**Task objective:** Every line with the string "Case" should be copied from the data.

◇ ◇ ◇

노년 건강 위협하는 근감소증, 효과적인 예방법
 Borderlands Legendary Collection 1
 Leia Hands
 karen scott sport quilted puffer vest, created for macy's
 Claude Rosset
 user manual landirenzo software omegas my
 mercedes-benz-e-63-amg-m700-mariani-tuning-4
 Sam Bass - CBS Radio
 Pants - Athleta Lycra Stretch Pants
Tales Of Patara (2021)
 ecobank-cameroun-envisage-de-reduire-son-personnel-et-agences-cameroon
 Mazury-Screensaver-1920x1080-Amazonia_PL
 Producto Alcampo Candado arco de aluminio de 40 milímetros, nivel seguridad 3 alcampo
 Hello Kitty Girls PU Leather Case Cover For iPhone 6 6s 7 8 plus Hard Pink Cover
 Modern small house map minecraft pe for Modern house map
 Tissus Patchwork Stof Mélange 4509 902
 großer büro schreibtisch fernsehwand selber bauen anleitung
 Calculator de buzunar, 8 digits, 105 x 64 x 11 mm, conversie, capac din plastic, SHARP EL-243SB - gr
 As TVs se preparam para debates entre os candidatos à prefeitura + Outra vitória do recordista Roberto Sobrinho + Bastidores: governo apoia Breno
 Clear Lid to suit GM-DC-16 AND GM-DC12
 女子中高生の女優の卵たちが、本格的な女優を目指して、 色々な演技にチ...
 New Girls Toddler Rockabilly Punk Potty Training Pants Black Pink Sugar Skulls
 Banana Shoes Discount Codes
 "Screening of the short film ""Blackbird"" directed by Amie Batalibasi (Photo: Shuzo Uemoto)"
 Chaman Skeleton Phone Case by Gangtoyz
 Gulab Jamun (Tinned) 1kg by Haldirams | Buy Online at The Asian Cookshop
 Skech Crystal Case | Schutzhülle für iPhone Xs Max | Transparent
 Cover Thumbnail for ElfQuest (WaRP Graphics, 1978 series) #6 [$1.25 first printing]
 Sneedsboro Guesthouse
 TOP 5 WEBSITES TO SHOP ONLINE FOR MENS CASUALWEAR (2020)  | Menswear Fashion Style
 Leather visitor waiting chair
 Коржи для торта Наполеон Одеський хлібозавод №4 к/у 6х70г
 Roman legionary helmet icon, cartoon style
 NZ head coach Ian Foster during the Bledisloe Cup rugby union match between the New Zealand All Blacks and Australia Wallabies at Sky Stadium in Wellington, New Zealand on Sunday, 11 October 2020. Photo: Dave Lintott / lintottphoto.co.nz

◇ ◇ ◇

**Response area:**
 Hello Kitty Girls PU Leather Case Cover For iPhone 6 6s 7 8 plus Hard Pink Cover
 Chaman Skeleton Phone Case by Gangtoyz
 Skech Crystal Case | Schutzhülle für iPhone Xs Max | Transparent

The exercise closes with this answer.